| HN Mirror

Y	Hacker News new \| ask \| show \| jobs

by jgraham 3925 days ago

But we (Mozilla) are also doing many of the same things as the Chromium team here. In particular there is work in progress to automatically "ignore" the results of known-flaky tests until we detect that there has been a change in the rate of flakiness, at which point we will — assuming all goes to plan — trigger new test runs until we can determine the point at which the regression was introduced.

I think one of the lessons we've learnt is that with a browser-type project it's very hard to make test runs fully deterministic, for both technical and human reasons.

The technical reasons are touched on in the original article: these are complex codebases with lots of moving parts and lots of environmental dependencies. Of course there are various tactics to try and combat this; for example there is a wiki page dedicated to innocuous-looking code that leads to intermittent tests [1].
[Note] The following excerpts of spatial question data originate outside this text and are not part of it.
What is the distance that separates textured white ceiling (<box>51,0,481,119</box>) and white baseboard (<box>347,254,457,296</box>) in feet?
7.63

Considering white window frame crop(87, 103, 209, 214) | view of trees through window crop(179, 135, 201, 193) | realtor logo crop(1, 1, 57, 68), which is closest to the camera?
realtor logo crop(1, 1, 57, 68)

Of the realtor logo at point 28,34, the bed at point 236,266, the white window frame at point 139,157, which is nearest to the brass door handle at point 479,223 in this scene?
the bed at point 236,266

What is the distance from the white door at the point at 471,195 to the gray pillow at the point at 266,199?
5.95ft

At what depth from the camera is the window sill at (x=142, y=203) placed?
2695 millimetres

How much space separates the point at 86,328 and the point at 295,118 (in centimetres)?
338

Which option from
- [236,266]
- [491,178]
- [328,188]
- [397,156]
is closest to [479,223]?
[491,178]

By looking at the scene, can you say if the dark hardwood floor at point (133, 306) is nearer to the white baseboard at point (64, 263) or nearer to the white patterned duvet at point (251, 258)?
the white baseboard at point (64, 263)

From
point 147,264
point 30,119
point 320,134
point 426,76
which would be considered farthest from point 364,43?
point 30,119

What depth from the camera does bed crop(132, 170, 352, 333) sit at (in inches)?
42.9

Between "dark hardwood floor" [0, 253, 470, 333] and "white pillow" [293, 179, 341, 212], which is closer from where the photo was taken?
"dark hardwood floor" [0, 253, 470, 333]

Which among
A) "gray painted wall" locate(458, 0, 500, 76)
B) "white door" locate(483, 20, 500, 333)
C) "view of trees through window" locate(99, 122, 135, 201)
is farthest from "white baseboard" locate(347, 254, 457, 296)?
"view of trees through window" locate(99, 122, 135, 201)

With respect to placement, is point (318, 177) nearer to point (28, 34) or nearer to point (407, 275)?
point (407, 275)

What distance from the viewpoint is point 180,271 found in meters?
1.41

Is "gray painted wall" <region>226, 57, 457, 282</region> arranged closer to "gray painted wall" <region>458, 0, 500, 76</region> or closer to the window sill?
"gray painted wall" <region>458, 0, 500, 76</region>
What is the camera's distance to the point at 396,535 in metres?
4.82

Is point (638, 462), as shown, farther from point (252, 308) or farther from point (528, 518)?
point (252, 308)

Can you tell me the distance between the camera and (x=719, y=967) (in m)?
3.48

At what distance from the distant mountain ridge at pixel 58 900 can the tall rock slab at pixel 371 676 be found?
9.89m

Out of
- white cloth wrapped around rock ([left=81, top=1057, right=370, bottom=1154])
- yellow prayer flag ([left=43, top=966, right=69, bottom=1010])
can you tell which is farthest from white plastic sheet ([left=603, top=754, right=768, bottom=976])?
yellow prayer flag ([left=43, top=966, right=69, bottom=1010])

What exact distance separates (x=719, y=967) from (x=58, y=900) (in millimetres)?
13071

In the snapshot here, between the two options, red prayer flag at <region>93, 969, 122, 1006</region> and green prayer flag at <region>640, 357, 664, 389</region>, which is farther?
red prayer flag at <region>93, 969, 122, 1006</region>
The human reasons centre around the difficulty of getting people to care about spending time fixing a test that fails one time in 1,000 (which is still very noticeable when you are running it hundreds of times a day). Unless the issue is something that fits a known pattern it's hard work, difficult to tell if your fix even worked, and not likely to be considered a top priority due to the diffuse, hard to quantify, nature of the benefits.

I think the fact that both Google and Mozilla still have significant problems with intermittents despite talented engineering staff and it having been a known problem for years implies that some of the standard thinking about making tests fully deterministic simply doesn't apply; for this kind of work you have to embrace — or at least accept — the randomness, and look for ways to get the data you need despite the noise.
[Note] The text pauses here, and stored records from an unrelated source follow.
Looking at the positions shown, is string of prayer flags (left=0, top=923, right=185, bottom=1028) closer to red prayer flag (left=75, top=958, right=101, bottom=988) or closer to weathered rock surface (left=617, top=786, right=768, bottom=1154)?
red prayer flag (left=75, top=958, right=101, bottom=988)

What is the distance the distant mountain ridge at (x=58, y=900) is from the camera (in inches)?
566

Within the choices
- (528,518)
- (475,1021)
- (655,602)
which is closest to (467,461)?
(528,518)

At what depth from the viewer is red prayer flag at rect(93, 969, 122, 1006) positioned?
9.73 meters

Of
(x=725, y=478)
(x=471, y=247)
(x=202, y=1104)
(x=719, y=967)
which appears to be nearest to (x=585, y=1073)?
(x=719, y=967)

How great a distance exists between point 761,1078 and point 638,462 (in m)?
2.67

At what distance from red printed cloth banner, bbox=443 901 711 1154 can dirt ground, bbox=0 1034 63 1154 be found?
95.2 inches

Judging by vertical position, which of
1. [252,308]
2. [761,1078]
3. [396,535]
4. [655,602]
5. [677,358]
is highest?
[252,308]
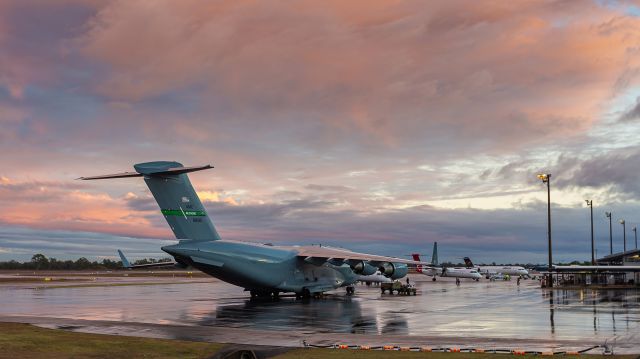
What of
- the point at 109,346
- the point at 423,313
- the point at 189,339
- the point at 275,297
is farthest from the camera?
the point at 275,297

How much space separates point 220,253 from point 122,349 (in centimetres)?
2393

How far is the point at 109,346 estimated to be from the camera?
20.9 m

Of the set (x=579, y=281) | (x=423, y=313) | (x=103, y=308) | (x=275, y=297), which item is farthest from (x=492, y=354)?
(x=579, y=281)

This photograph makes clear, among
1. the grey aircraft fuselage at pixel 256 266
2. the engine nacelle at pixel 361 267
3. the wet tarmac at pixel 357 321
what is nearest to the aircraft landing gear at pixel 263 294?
the grey aircraft fuselage at pixel 256 266

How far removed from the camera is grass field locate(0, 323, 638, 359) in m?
18.6

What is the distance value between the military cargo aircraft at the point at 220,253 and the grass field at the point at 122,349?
62.1ft

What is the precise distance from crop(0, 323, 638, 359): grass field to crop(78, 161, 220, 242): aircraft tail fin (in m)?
21.1

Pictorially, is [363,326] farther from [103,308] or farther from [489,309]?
[103,308]

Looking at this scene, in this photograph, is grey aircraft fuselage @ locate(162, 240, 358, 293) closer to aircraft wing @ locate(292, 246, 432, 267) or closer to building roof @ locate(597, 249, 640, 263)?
aircraft wing @ locate(292, 246, 432, 267)

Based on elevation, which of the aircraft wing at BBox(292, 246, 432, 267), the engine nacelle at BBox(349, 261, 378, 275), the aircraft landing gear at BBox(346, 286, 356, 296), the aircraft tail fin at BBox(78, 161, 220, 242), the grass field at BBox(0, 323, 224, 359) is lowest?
the aircraft landing gear at BBox(346, 286, 356, 296)

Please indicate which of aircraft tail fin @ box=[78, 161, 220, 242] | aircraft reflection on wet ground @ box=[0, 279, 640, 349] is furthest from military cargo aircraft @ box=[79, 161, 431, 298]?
aircraft reflection on wet ground @ box=[0, 279, 640, 349]

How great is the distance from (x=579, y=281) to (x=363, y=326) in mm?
71944

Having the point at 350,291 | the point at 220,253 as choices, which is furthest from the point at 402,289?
the point at 220,253

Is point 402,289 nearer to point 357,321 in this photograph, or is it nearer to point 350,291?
point 350,291
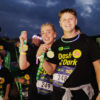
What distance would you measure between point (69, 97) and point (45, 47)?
0.69m

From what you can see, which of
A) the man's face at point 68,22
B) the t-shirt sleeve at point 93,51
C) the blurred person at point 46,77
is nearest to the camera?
the t-shirt sleeve at point 93,51

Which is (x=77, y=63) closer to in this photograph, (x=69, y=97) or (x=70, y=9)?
(x=69, y=97)

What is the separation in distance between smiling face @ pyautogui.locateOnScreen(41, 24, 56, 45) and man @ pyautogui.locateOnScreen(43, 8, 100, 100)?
0.43 meters

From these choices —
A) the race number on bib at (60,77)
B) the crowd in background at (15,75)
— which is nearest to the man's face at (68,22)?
the race number on bib at (60,77)

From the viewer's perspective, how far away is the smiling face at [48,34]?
285 centimetres

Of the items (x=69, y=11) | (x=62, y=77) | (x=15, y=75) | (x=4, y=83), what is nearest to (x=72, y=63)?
(x=62, y=77)

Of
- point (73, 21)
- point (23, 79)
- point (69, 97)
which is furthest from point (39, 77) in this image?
point (23, 79)

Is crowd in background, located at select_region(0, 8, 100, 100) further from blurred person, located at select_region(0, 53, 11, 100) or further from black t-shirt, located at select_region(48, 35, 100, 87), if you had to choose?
black t-shirt, located at select_region(48, 35, 100, 87)

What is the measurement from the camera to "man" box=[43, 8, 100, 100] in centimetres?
220

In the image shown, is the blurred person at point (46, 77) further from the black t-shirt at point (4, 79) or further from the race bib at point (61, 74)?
the black t-shirt at point (4, 79)

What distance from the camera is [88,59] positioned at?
2.24 metres

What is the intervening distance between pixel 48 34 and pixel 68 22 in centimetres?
57

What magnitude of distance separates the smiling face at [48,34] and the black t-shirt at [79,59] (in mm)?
552

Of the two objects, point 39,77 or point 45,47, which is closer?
point 45,47
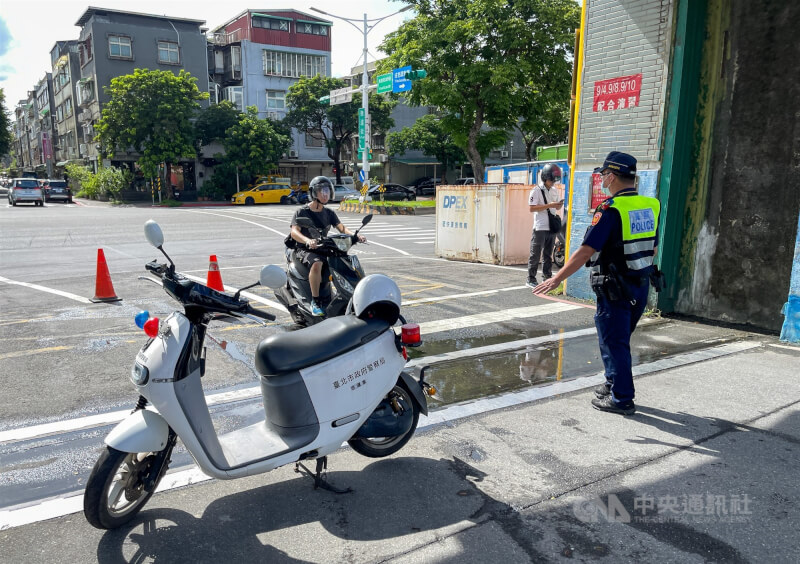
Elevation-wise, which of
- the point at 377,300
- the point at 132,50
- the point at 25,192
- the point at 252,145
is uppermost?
the point at 132,50

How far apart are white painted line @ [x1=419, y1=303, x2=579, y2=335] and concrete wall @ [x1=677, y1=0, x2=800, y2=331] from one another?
1747 millimetres

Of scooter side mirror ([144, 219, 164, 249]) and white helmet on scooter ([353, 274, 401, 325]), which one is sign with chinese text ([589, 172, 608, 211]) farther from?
scooter side mirror ([144, 219, 164, 249])

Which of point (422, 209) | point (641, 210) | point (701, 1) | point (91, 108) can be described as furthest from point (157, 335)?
point (91, 108)

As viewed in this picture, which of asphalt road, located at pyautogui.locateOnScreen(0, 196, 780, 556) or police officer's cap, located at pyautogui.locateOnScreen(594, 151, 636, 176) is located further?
police officer's cap, located at pyautogui.locateOnScreen(594, 151, 636, 176)

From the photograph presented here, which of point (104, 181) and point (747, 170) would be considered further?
point (104, 181)

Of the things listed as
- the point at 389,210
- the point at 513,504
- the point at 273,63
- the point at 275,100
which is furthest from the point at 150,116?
the point at 513,504

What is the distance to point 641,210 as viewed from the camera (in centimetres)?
423

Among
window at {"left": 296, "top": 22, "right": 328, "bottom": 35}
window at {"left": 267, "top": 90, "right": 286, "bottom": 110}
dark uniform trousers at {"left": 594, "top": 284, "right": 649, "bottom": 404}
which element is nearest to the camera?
dark uniform trousers at {"left": 594, "top": 284, "right": 649, "bottom": 404}

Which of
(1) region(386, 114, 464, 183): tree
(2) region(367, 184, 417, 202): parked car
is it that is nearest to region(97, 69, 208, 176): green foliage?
(2) region(367, 184, 417, 202): parked car

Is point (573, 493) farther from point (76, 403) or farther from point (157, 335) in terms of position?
point (76, 403)

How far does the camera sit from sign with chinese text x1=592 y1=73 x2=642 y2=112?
7.34 m

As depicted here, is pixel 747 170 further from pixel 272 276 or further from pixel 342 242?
pixel 272 276

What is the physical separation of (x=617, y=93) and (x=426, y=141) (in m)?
42.8

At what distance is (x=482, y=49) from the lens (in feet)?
89.5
[1] https://developer.mozilla.org/en-US/docs/Mozilla/QA/Avoiding...

1 comments

cpeterso 3925 days ago

That's a good point that making tests fully deterministic is not actually possible. But users aren't deterministic either, so we must accept noisy test environments because that's what users see. Tracking changes in the rate of flakiness is an interesting idea.

Could you run "all" the identify flaky tests by running all the tests 100 times on the same stable build (like the latest ESR)? Is it even possible to write a test that could pass 100 times in a row? :)

jgraham 3925 days ago

Running a test N times will certainly detect some fraction of all the flaky tests. It's something we occasionally do manually to work out if e.g. a certain intermittent is (likely) fixed and it's something that we'd like to do more to quarantine new tests.

Unfortunately there are various confounding factors that mean many intermittent tests would look clean in such a run might nevertheless be problematic. For example if you only run tests that you think are intermittent problems that are triggered by state left from a previous test won't be found. This is one reason that we've been trying to run particularly problematic test types (e.g. firefox browser-chrome tests) in smaller groups restarting the browser with a clean profile between groups to clear the state. A group size of 1 would obviously be ideal here, but when you have thousands of tests and limited resources it's not practical.

The other problem is tests that have unexpected sensitivity to the environment. For example the other day DNS was being slow on the test infrastructure. This isn't a problem for most tests since they use something like /etc/hosts. But some tests were intentionally trying to use a non-resolving domain and those tests sudden started to randomly time out.